The advertisements ‘might amount to vulgar abuse’ but they did not constitute malicious falsehood. And then came his withering conclusion. ‘I suspect the real reason BA do not like [the advertisement] is precisely because it is true.’
O’Leary was a happy man. ‘They did not think we could afford to fight them in court,’ he said outside, playing his David card even though he would make profits of more than GB£100 million that year, easily enough to fund a few days in London’s High Court. ‘It is an age-old dirty trick by BA. But we did fight them and we won. It’s game, set and match to us.’
Win some, lose some. On the same day as Justice Jacob made his ruling, Ireland’s High Court found against O’Leary in a case brought by Aer Rianta. The airports company had sued Ryanair for £459,885 it claimed was owed to it for unpaid fees due on various routes. Ryanair had subsequently paid just over £103,000 for fees on the Dublin–Bristol route, but Aer Rianta had returned to court in December to claim the remaining £350,000.
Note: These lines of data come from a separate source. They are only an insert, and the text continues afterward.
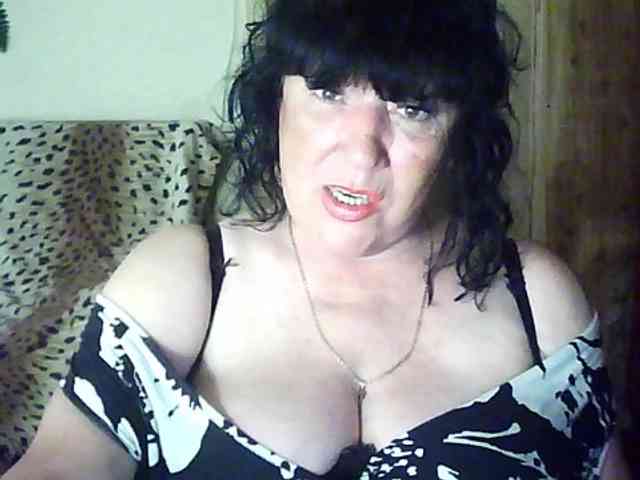dame89 webcam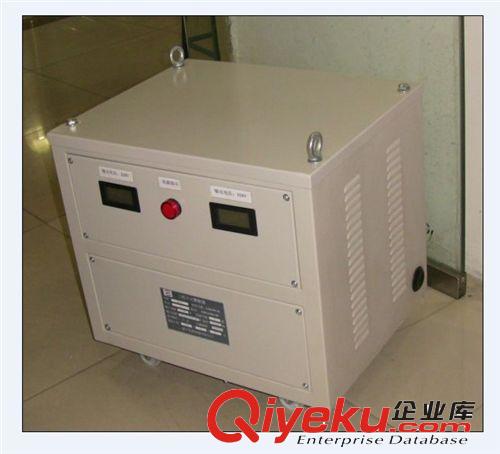 生產(chǎn)各類(lèi)電源變壓器，針式，馬夾式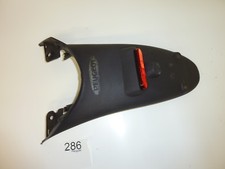286 peugeot looxor gebraucht kaufen  Traunstein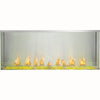 Galaxy 50 Outdoor Gas Fireplace GSS50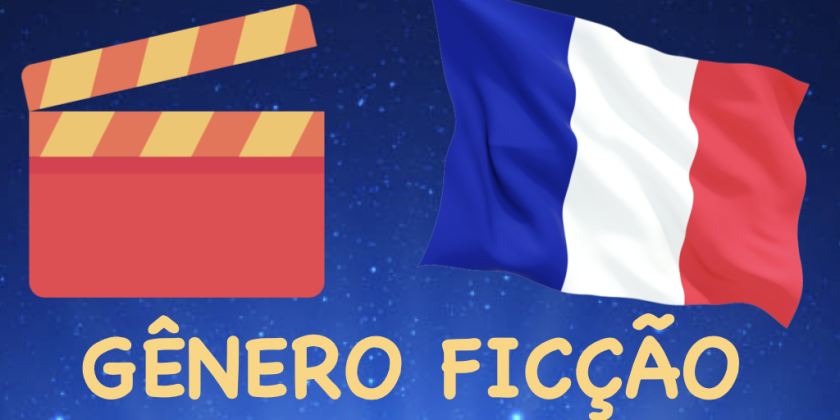 Acompanhe o programa A Música no Cinema, com produção e apresentação de Márcio Alvarenga. Este programa é apresentado todos os domingos, oito da noite, pela Rádio Universitária FM, da Universidade Federal de Uberlândia.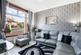 Additional image 7 of Briarlea Drive, Giffnock, Glasgow, East Renfrewshire, G46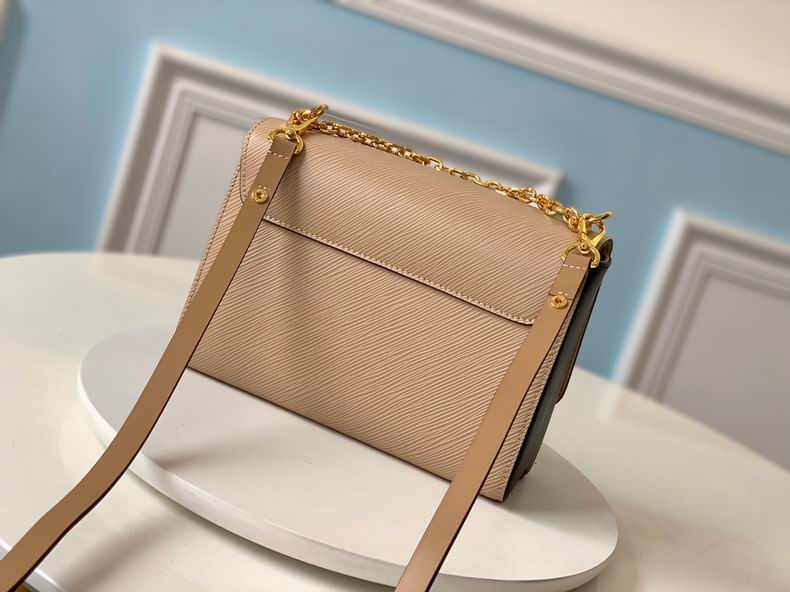 M50280 23x18x8 cm gf (3)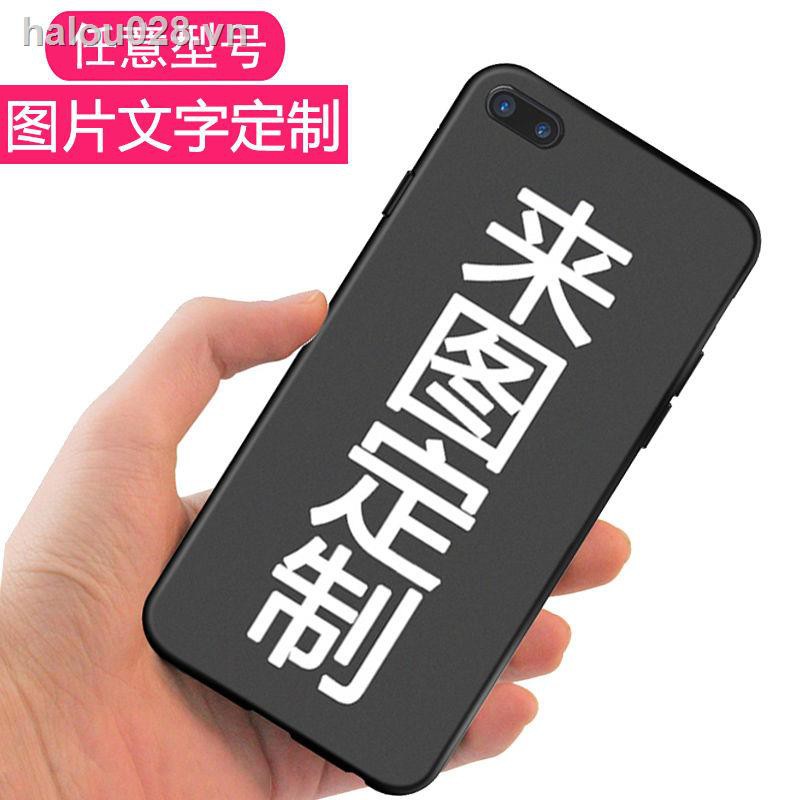 Ốp Lưng In Hình Độc Đáo Cho Iphone 4 / 4s / 5 / 5s / 6s / 7 / 8 / 6plus / X Xs 11pro Max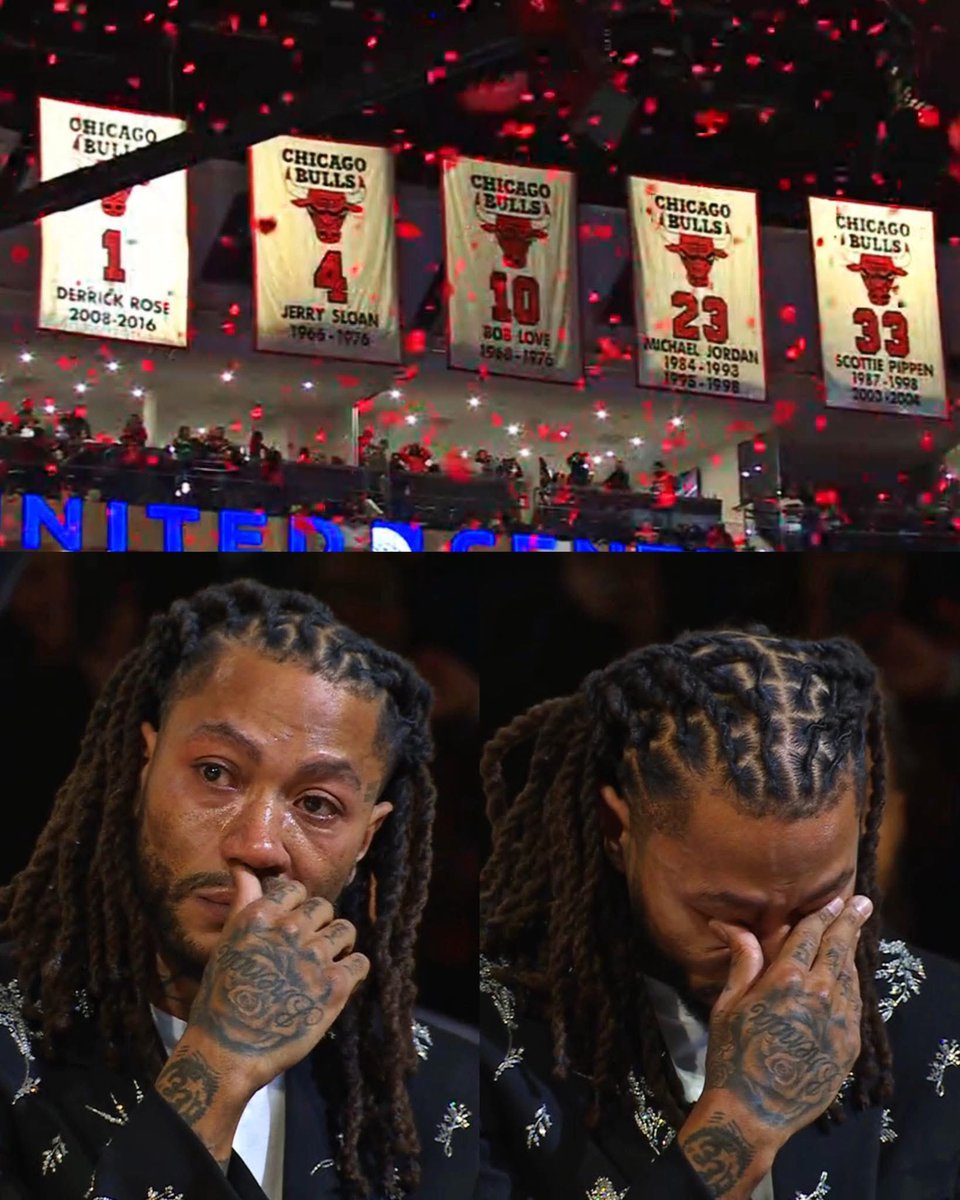 #1 Forever 🥹❤️🌹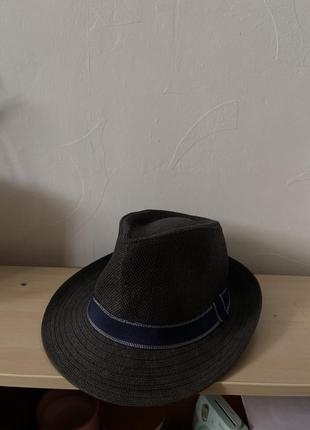 Капелюх, шляпа2 фото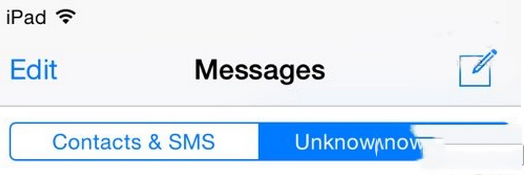 ios8.3beta4使用效果如何？ios8.3beta4评测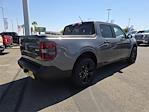 2025 Ford Maverick SuperCrew Cab AWD Pickup for sale #25T1490 - photo 5
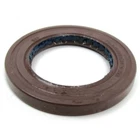 Arctic Oem Nos Part Oil Seal 2402-140 Wildcat And 4X 2014-16 New. Price: $14.95.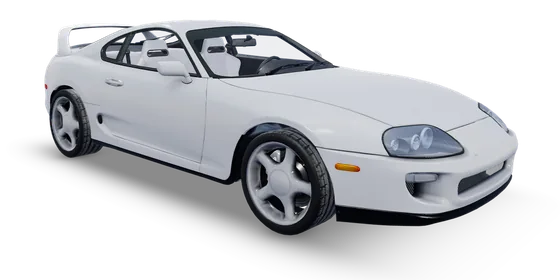 Yokoama MK4 in Drift 36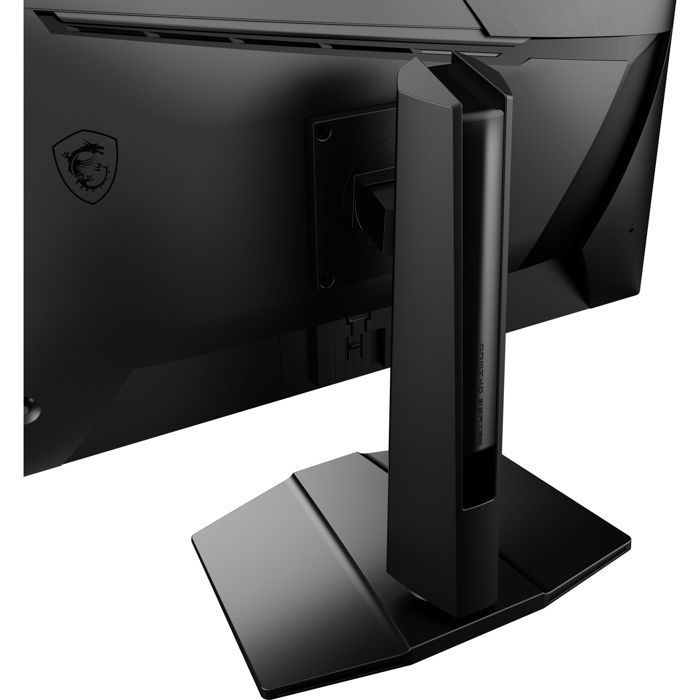 MSI Gaming Monitor - 25
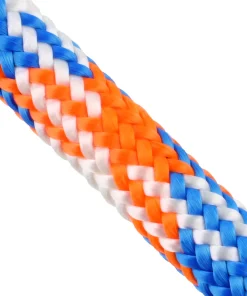 1/2 Arborist Rope - 32 Strand - Nomad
O’Leary had claimed that he had held discussions with Aer Rianta’s assistant chief executive Brian J. Byrne in which the two men agreed a variation on the standard landing charges for Ryanair and that therefore the £350,000 was never in fact due. Byrne’s recollection was somewhat different. He denied any special deal had been agreed. Mr Justice Kelly took the same view, found that there was no written agreement between the airline and the airport, and that co
rrespondence demonstrated there was no evidence of any amendment to landing charges.
The verdict was squarely against Ryanair. What Ryanair was saying was not credible, Kelly said, and was undermined by documents exhibited by O’Leary. Kelly ordered the airline to pay the full £350,000, as well as 8 per cent interest and Aer Rianta’s costs. He also refused to give the airline leave to appeal and refused a stay on his order. For once, O’Leary stayed silent, concentrating instead on milking his victory over BA.
17. Customer Care
In October 1988 P.J. McGoldrick, Ryanair’s then newly appointed chief executive, had marched across the tarmac at Dublin airport to greet an incoming flight. As the passengers disembarked, McGoldrick scooped Jane O’Keeffe, a twenty-one-year-old, into his arms and carried her towards the terminal building, while press photographers clicked away for the next morning’s newspapers.
O’Keeffe was the millionth passenger to use the new airline. Her reward, McGoldrick said, would be ‘free flights for life’ for her and a partner. ‘What would that cost the company?’ a journalist wondered. ‘We don’t nitpick over the gifts we give,’ McGoldrick replied rather grandly.
At the time money did not really matter in Ryanair. McGoldrick had just taken over from the profligate, if occasionally inspired, regime of Eugene O’Neill and had no idea about the true state of the airline’s finances. Simple things like organizing a contract with O’Keeffe that might specify the precise nature of her entitlement and how she could claim it were bothersome details with which the young Ryanair did not concern itself.
For the next ten years O’Keeffe made use of her free flights, nominating first her sister then her new husband as her travelling companion. In the absence of a contract O’Keeffe and the airline had come to a mutually acceptable compromise. If she gave a couple of weeks notice, Ryanair would put her on the flight of her choice. But then came a crunch in the summer of 1998. ‘It blew up one weekend,’ O’Leary says.